ECLI:NL:RBAMS:2025:2208

Rechtbank Amsterdam

Datum uitspraak
4 april 2025
Publicatiedatum
4 april 2025
Zaaknummer
11477784 \ CV EXPL 25-198
Instantie
Rechtbank Amsterdam
Type
Uitspraak
Rechtsgebied
Civiel recht
Procedures
  • Proceskostenveroordeling
Vindplaatsen
  • Rechtspraak.nl
AI samenvatting door LexboostAutomatisch gegenereerd

Afwijzing vordering Waternet tegen gedaagde inzake drinkwaterlevering

In de zaak tussen de stichting Waternet en een gedaagde, heeft de kantonrechter op 4 april 2025 uitspraak gedaan. Waternet, een drinkwaterbedrijf dat verantwoordelijk is voor de waterlevering in Amsterdam, vorderde betaling van € 332,76 van de gedaagde, die in een woning van HVO Querido woont. De vordering was gebaseerd op drie onbetaalde facturen en een voorschotfactuur. De gedaagde betwistte echter dat er een overeenkomst tot waterlevering was gesloten, en voerde aan dat hij pas op 22 juni 2023, na ontvangst van de facturen, een overeenkomst had ondertekend. De kantonrechter oordeelde dat Waternet zich onjuist had voorgelicht in de dagvaarding en dat de stellingen niet naar waarheid waren aangevoerd. De rechter wees de vordering af op grond van artikel 21 van het Wetboek van Rechtsvordering, omdat Waternet niet kon aantonen dat de gedaagde zich daadwerkelijk had aangemeld voor de waterlevering op de door Waternet gestelde datum. Bovendien bleek uit de aanvullende producties dat Waternet in eerdere facturen te veel had gefactureerd. De kantonrechter veroordeelde Waternet tot betaling van de proceskosten aan de gedaagde, die op € 70,- werden begroot.

- TAAKOMSCHRIJVING: Op welk bedrag werden volgens de uitspraak over Waternet de proceskosten begroot die Waternet aan de gedaagde moest betalen?

- AANGELEVERDE GEGEVENS:

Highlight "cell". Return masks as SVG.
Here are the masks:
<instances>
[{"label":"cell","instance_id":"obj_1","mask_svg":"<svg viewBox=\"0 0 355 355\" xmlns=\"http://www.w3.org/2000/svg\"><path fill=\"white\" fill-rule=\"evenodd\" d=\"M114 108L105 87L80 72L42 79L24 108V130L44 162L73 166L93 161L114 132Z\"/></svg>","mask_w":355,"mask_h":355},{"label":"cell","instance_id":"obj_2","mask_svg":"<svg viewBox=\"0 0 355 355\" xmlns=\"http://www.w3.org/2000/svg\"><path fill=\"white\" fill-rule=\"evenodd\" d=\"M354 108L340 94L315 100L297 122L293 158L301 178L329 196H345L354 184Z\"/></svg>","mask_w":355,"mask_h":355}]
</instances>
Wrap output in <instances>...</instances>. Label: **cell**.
--
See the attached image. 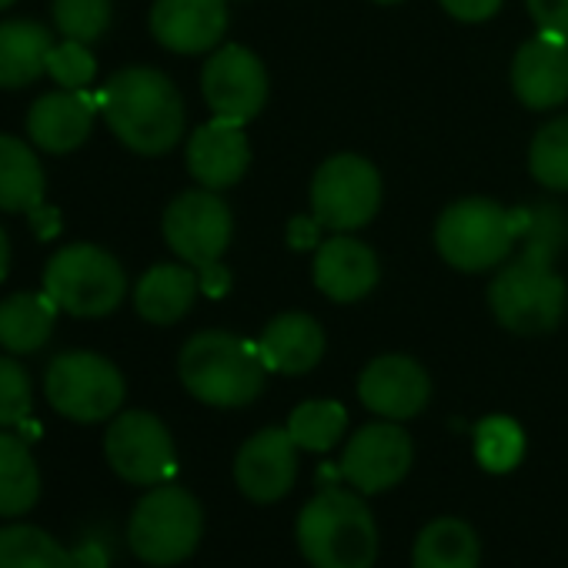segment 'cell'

- VOLLEDIG ANTWOORD: Op € 70,-.